La première Marche nationale des femmes noires a réuni environ 10 000 personnes ce mercredi (18), à l'Esplanada dos Ministérios, à Brasilia . Des femmes de tout le pays ont participé à la marche pour lutter contre la violence, la discrimination et le racisme, entre autres lignes directrices, telles que la reconnaissance des sages-femmes traditionnelles et la défense des terres autochtones et des quilombolas .

"Ce qui se passe aujourd'hui n'est pas une manifestation de 2015, c'est une manifestation historique, en raison de la nécessité de l'égalité des sexes et de la race. Nous savons d'après les données de divers instituts de recherche que la femme noire est placée dans un lieu d'infériorité », explique Tais Teles, étudiant en géographie, 28 ans.
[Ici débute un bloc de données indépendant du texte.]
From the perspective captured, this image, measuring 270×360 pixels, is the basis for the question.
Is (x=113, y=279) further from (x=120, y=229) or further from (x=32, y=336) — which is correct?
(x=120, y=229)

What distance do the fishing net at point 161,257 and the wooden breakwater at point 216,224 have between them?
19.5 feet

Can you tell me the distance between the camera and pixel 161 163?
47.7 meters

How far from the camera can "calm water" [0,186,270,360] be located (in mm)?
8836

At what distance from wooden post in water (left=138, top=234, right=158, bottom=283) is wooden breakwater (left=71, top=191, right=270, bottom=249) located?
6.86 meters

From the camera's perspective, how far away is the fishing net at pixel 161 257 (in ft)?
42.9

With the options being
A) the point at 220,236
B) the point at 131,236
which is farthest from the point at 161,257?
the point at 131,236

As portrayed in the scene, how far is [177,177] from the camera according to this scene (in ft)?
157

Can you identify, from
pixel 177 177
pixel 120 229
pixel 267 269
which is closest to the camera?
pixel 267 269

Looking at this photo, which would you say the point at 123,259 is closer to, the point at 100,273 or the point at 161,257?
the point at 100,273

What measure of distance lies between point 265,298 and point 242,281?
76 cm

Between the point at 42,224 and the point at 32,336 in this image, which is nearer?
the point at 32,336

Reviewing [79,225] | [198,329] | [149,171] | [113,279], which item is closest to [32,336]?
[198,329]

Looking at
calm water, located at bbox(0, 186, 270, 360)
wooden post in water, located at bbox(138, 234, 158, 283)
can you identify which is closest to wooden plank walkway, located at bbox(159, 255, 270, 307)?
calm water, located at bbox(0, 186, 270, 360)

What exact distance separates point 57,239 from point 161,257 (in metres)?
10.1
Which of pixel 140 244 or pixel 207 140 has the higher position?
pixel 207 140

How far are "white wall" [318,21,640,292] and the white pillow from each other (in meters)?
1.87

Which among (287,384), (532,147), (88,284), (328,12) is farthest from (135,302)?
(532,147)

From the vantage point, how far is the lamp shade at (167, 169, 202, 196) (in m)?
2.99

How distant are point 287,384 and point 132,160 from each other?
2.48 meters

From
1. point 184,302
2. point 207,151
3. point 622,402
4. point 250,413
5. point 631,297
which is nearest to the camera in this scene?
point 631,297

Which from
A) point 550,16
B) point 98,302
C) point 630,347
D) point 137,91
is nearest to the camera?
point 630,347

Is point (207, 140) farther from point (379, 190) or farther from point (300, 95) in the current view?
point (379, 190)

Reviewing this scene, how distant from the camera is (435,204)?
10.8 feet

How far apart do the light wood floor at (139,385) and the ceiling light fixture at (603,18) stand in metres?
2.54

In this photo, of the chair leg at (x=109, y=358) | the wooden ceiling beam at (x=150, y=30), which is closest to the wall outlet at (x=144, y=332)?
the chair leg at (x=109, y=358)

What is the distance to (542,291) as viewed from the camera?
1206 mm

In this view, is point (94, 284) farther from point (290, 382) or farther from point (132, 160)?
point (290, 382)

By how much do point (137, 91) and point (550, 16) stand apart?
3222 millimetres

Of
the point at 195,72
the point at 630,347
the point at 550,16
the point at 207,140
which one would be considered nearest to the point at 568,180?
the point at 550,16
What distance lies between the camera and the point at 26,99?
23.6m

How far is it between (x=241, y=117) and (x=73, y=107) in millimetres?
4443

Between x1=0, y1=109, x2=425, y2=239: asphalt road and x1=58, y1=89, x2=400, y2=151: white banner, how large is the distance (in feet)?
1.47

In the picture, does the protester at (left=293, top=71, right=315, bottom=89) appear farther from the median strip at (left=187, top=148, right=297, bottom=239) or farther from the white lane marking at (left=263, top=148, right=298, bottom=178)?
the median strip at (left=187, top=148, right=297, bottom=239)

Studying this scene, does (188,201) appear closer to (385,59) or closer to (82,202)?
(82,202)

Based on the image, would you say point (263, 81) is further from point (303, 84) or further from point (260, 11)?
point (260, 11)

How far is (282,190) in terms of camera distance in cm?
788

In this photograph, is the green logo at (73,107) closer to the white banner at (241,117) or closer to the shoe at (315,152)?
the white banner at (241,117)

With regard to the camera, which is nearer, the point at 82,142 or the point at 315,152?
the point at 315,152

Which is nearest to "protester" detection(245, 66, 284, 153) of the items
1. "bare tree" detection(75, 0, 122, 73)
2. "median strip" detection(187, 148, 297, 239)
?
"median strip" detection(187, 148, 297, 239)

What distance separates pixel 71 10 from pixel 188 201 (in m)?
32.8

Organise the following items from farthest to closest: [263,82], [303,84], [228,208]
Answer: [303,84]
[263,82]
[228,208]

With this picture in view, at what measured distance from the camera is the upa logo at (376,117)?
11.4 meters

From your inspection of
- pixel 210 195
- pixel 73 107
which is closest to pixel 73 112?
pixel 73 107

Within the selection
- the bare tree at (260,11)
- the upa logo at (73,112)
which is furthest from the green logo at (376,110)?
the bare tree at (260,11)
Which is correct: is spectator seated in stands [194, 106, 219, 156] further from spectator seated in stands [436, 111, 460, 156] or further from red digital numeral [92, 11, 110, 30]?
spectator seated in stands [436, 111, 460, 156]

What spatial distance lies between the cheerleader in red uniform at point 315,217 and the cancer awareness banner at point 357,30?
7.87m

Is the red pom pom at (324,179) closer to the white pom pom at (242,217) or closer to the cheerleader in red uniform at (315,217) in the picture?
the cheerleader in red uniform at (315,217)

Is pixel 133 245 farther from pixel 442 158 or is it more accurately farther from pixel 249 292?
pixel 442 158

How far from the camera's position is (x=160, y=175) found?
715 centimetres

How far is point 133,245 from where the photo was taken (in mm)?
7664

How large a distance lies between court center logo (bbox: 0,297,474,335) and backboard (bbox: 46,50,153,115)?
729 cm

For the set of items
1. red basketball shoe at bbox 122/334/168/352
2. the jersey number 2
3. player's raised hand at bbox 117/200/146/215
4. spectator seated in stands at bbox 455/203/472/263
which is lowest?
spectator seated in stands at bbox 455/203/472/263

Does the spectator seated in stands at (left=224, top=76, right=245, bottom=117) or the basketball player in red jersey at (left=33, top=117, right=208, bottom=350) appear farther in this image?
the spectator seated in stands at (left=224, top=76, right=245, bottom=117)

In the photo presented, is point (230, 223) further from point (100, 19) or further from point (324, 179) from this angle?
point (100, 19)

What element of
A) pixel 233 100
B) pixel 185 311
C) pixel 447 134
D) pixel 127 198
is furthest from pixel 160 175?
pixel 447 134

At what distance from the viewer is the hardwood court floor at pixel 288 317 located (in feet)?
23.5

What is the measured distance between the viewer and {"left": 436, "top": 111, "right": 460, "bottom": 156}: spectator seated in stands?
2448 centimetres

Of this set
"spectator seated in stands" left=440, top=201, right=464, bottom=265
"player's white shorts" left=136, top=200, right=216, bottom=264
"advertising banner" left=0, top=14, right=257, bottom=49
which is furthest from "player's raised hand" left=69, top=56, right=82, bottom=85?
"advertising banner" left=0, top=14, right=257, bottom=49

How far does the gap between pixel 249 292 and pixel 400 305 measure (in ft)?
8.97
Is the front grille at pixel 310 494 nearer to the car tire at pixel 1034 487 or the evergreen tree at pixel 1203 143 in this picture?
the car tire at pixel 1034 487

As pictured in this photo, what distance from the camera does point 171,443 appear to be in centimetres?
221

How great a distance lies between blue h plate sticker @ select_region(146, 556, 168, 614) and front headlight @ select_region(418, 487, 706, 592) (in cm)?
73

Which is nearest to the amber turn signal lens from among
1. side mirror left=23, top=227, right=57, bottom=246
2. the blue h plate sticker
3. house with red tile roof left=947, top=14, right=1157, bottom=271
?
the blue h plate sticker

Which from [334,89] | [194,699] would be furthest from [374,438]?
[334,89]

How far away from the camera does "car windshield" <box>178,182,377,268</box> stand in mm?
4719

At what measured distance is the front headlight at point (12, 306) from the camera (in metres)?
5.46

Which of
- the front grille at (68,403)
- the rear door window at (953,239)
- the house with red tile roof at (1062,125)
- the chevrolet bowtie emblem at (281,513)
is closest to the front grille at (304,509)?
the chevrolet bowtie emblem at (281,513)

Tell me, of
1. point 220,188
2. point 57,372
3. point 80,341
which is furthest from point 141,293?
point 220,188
Elle est venue dans une caravane qui a amené plusieurs collectifs de femmes de l'ouest de São Paulo.

Mme Janete Capiberibe (PSB-AP) a déclaré qu'elle a rejoint le mouvement pour lutter contre le projet de modification de la Constitution ( PEC 215 ), contre la discrimination contre les femmes noires dans le système de santé unifié (SUS) et en faveur de la reconnaissance de sages-femmes traditionnelles. "La femme noire souffre dans la santé, dans les assistances de SUS. Les médecins ne regardent pas ces femmes, en particulier les gynécologues et les obstétriciens. Et la marche soutient également le projet des sages-femmes traditionnelles, pour réguler leur activité et fixer un salaire pour ces femmes qui sont dans des communautés éloignées, où aucun professionnel de la santé n'arrive », a-t-il dit.

Le projet de modification de la Constitution (PEC) 215/2000 transfère du pouvoir exécutif au Congrès national la prérogative de la démarcation des terres indigènes, des quilombolas et des unités de conservation. Mme Maria do Rosário, ancienne ministre du Secrétariat aux droits de l'homme, a déclaré que la marche avait eu lieu à un moment important de la mobilisation des femmes pour les droits. "Cette marche intervient à un moment de revers dans la loi qui traite de la violence contre les femmes à travers le projet de loi 5069, qui traite les victimes de viol comme un cas de police, forçant les femmes à se rendre au poste de police avant d'être traitées les soins de santé », a-t-il dit.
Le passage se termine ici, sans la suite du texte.